- _Task prompt_: Restate the data exactly as given and keep the pictures out.

- _Dataset excerpts_:
§ §

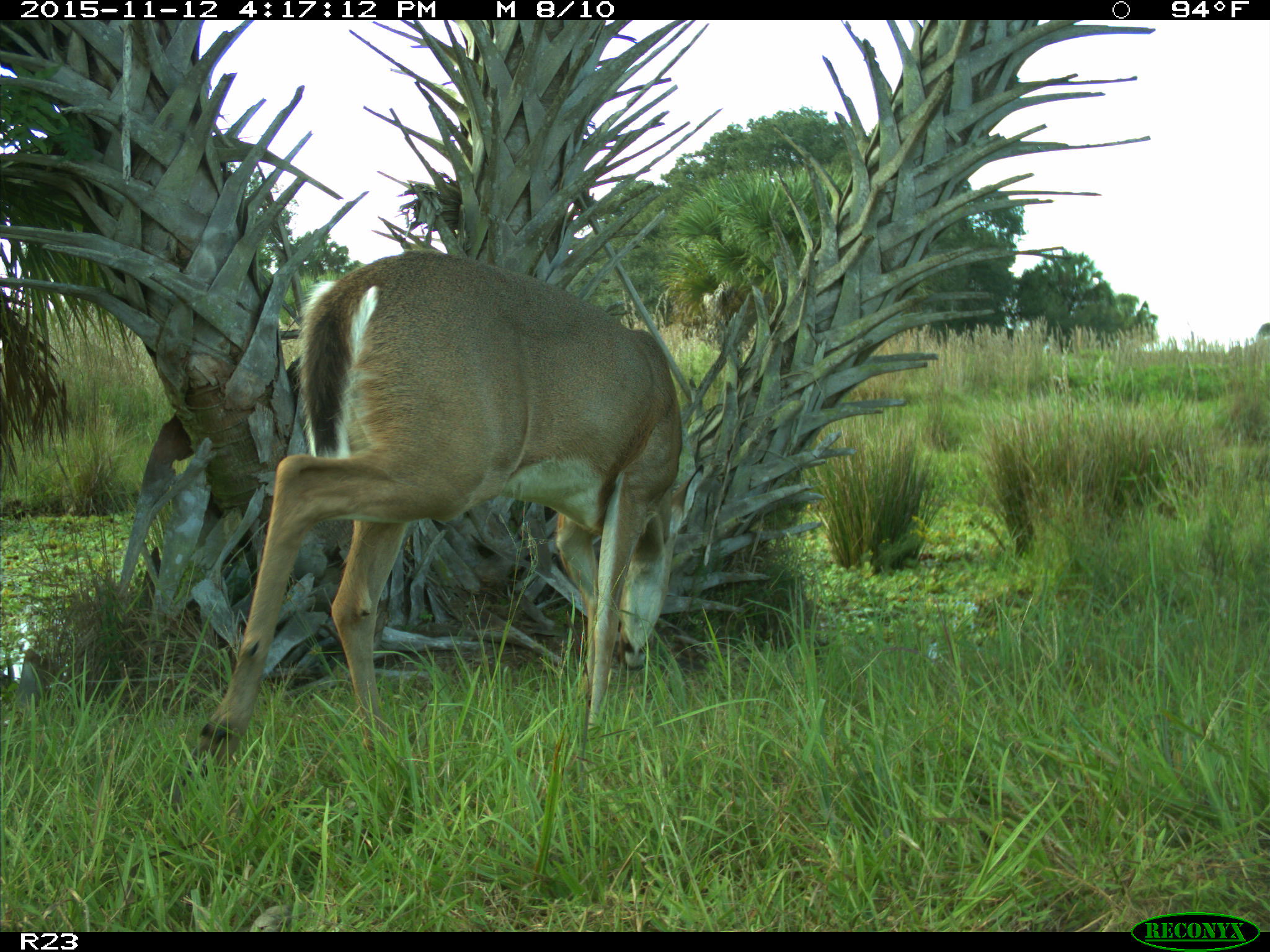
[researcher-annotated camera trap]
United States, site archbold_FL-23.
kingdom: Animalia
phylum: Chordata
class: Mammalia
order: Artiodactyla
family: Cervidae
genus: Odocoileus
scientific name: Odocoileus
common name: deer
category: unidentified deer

§ §

- _Solution for this exercise_:
[researcher-annotated camera trap]
United States, site archbold_FL-23.
kingdom: Animalia
phylum: Chordata
class: Mammalia
order: Artiodactyla
family: Cervidae
genus: Odocoileus
scientific name: Odocoileus
common name: deer
category: unidentified deer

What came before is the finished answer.